The Red Sox ownership in a gesture of solidarity sat together at Camden Yards to watch their team not go down for the third time in Baltimore.
The three men in white dress shirts (for that comfortable look) sat side-by-side, like Three Amigos ready for the next Walt Disney cartoon version. No, we would never mistake them for the three victims of the Big Bad Wolf, though Beckett gives a good run for the money.
They looked like Athos, Porthos and Aramis in search of D'Artagnan, apparently a candidate for the next manager of the Red Sox.
We felt more likely that these were Three Blind Mice, scampering around the American League in conspicuous fashion in order to show the media how damage control is truly done.

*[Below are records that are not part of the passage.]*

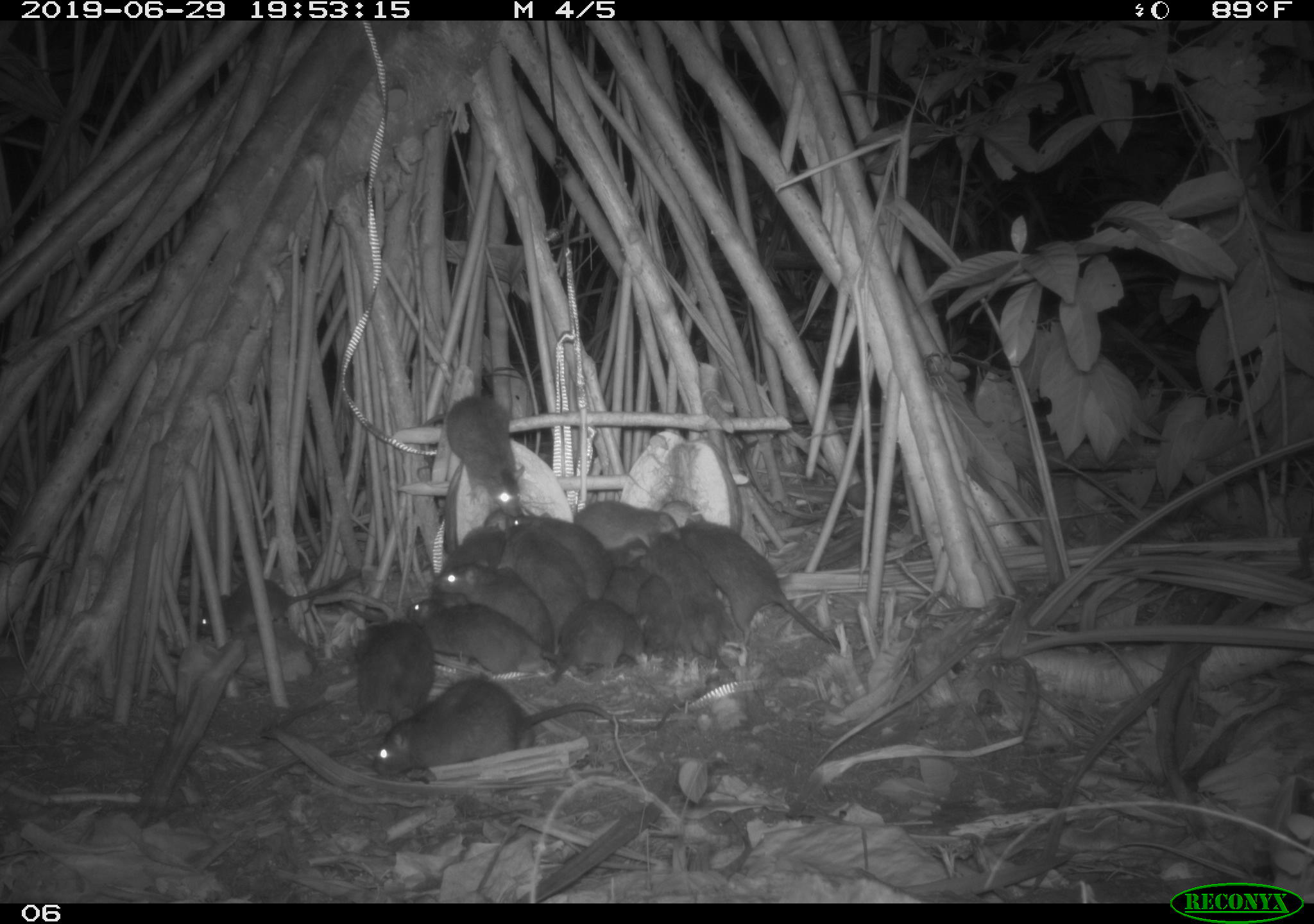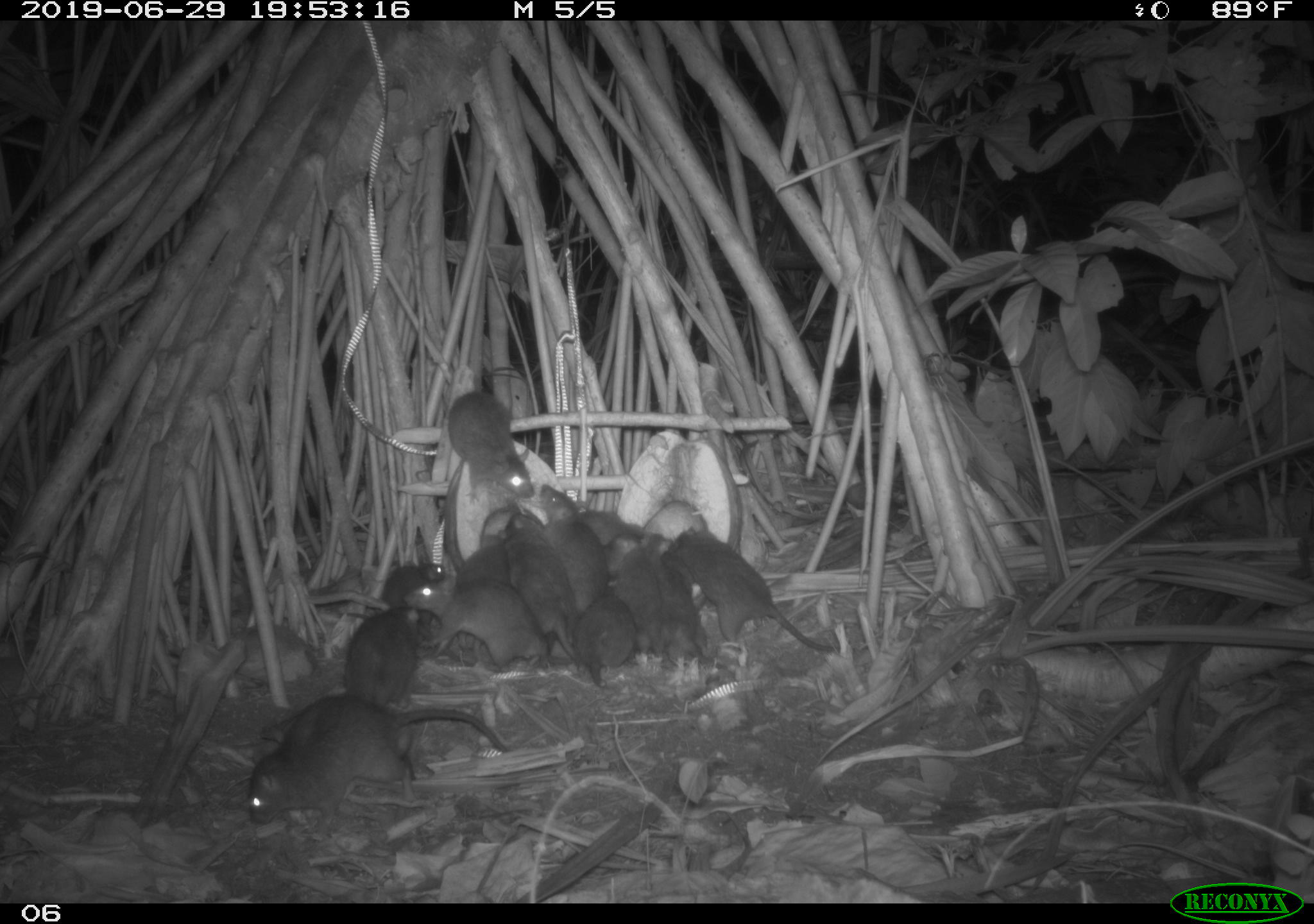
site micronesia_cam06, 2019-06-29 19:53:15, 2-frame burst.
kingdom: Animalia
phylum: Chordata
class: Mammalia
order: Rodentia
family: Muridae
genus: Rattus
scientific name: Rattus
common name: rat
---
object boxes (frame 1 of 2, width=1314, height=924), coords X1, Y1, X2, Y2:
rat: 369, 679, 674, 785; 677, 514, 851, 664; 400, 597, 584, 682; 429, 387, 526, 536; 194, 556, 366, 638; 432, 560, 558, 667; 647, 530, 737, 679; 348, 612, 447, 727; 490, 520, 588, 631; 498, 513, 615, 600; 414, 524, 508, 619; 547, 595, 654, 674; 570, 497, 685, 544; 633, 572, 685, 660; 603, 534, 654, 603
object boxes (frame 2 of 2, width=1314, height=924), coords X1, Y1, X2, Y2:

If the three were owners of the Yankees, we'd probably call it a trinity of father, son, and holy spirit.
Another unholy threesome would be the notorious Stooges, with Bobby Valentine apparently showing up now and then as Shemp.
In all fairness, this trio are more like Three Kings holding gold, frankincense and myrrh to offer the now agitated fans, sitting like shepherds in the field, under an unlucky star.
They could start singing, "The Times They Are a-Changing," in the manner of Peter, Paul, and Mary.
After some contemplation, we realized that these three unholy men were far more innocent. They resembled the notorious trio of "see no evil; hear no evil; speak no evil," who are most usually depicted as chimps, not champs. We almost feel compelled to say to our ownership the difference is "u".